_TRY IT_
What you return must match the records below exactly, apart from the omitted pictures.

(Short descriptive text snippets)
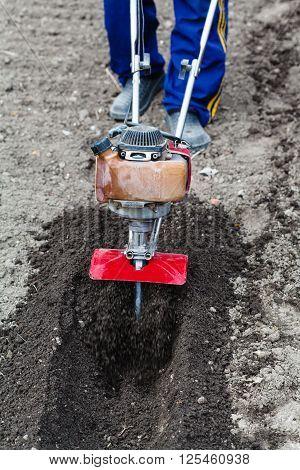 Farmer Prepares Soil For Seeding By Tiller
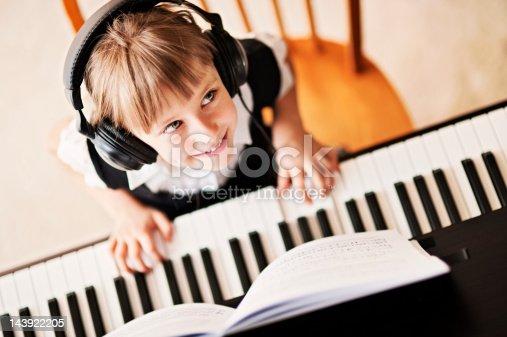 Beautiful ittle girl playing the digital piano.
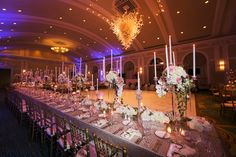 Luxurious and Elegant Wedding Reception Décor with Blush, Gold and Ivory Centerpieces, Tall Taper Candles and Long Feasting Tables at St Petersburg Fl Wedding Venue Vinoy Renaissance Sunset Ballroom | Gold Chiavari Chair Rentals by A Chair Affair | Tampa Wedding Photographer Limelight Photography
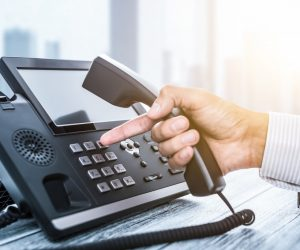 hand of a businessperson dialing on VoIP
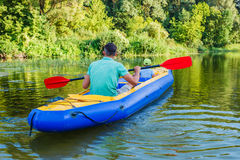 Family kayaking on the river Stock Images
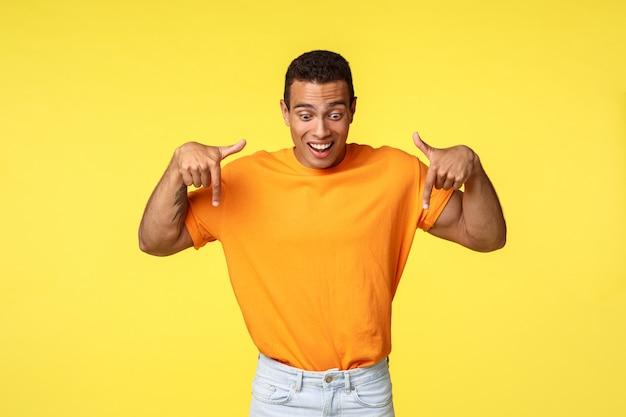 オレンジ色のtシャツで見栄えの良いハンサムな男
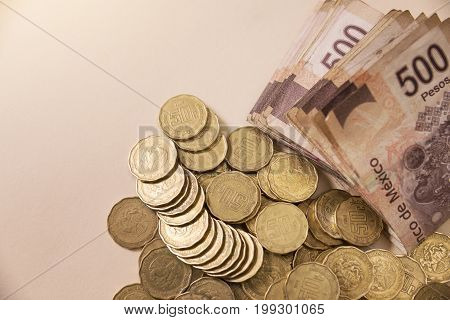 mexican pesos banknotes and coins with copy space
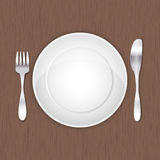 Empty white plate, fork and knife Royalty Free Stock Image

_RESPONSE_
 Farmer Prepares Soil For Seeding By Tiller
 Beautiful ittle girl playing the digital piano.
 Luxurious and Elegant Wedding Reception Décor with Blush, Gold and Ivory Centerpieces, Tall Taper Candles and Long Feasting Tables at St Petersburg Fl Wedding Venue Vinoy Renaissance Sunset Ballroom | Gold Chiavari Chair Rentals by A Chair Affair | Tampa Wedding Photographer Limelight Photography
 hand of a businessperson dialing on VoIP
 Family kayaking on the river Stock Images
 オレンジ色のtシャツで見栄えの良いハンサムな男
 mexican pesos banknotes and coins with copy space
 Empty white plate, fork and knife Royalty Free Stock Image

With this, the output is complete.